Given your extensive twelve-year experience with the IACC, I am sure you are aware that FACA requires transparency and public access to advisory committee materials but does not establish a minimum advance distribution period. There is no specified number of days by which materials must be provided prior to a meeting. Likewise, FACA requires that advisory committee meetings be open to the public, ensuring that proposals are discussed in a transparent forum, but it does not prescribe any minimum duration for deliberation. It does not require that votes be deferred to subsequent meetings. These are the actual requirements of the statute. The April 28 meeting met all of them.
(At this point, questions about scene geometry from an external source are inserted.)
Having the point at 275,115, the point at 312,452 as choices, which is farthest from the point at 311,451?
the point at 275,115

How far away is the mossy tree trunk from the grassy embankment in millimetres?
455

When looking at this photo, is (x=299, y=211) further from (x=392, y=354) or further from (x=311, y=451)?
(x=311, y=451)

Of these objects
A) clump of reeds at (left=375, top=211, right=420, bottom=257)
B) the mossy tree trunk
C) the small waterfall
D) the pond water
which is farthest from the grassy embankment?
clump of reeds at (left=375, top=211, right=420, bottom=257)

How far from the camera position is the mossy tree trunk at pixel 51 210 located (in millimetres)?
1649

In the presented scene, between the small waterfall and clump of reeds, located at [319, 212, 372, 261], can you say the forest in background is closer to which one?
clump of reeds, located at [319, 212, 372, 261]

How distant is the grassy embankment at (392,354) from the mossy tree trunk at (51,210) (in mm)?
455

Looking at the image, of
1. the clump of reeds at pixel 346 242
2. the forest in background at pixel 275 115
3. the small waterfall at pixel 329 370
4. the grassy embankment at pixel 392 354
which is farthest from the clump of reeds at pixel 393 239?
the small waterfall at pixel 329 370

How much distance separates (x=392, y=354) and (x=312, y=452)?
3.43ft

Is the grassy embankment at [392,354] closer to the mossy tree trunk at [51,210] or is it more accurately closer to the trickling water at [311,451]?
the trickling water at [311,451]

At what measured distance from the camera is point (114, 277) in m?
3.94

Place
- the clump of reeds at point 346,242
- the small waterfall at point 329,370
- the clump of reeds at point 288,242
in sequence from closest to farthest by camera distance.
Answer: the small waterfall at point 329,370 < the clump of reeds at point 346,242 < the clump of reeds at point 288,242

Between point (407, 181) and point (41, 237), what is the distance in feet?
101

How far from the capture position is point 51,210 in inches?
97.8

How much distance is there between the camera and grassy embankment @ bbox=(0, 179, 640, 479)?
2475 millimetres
I encourage you to issue corrections on both points — the "marked final" assertion and the allegation that FACA requirements were not followed. More importantly, the urgent real-world needs of the autism community — and the thoughtful, evidence-based recommendations that emerged from the April 28 IACC meeting — deserve to be celebrated and built upon. The individuals and families we both care about are best served when we direct our energy there, rather than toward assertions that do not withstand scrutiny.
Looking Forward
We are aligned on the issues that matter most — wandering and elopement, diagnostic overshadowing, and ensuring that individuals with the highest support needs are seen and served by research and policy. I hope we can build on that common ground. The families who have waited years — decades — for action on these issues deserve nothing less than our full collaboration and our most rigorous work. There is far more that unites us than divides us, and I remain committed to keeping the focus where it belongs: on the individuals and families who are counting on us to get this right.
Regards,
Sylvia Fogel M.D.
Chair, Interagency Autism Coordinating Committee
These statements are made in my personal capacity and do not necessarily reflect the views of the IACC or any federal government entity.
*Footnote — Technical Note on the Hughes et al. "Minimally Verbal" Criterion
The criteria used to define "minimally verbal" in Hughes et al. were considerably more conservative than the way the term is typically used in clinical practice. In the study, children were categorized as "nonverbal" if they had no words or word approximations — that criterion is straightforward. "Minimally verbal" was defined very narrowly: either speech consisting primarily of echolalia or jargon, or a history of administration of ADOS Module 1, which is specifically designed for individuals who do not consistently use phrase speech. The ADOS defines phrase speech as flexible, non-echoed three-word utterances that include a verb.
In practice, an individual who uses a limited number of simple phrases — such as "wanna go potty" or "wanna go out" — may be administered Module 2, yet still lack the generative, flexible language expected even in early childhood. In clinical settings, such individuals would commonly still be considered minimally verbal. Importantly, the study did not use Module 2 administration as the threshold — it used Module 1 — reflecting a particularly narrow definition that does not fully align with how the term is used in clinical practice.
The real-world significance of this distinction is considerable. An individual may have some simple, context-specific speech and still lack the functional communication needed for safety — for example, the ability to call 911 and effectively seek help in an emergency. The IACC's broader definition of minimally verbal is designed to capture this population accurately, rather than exclude them on the basis of a speech threshold that does not reflect functional communicative ability in the ways that matter most for research and policy.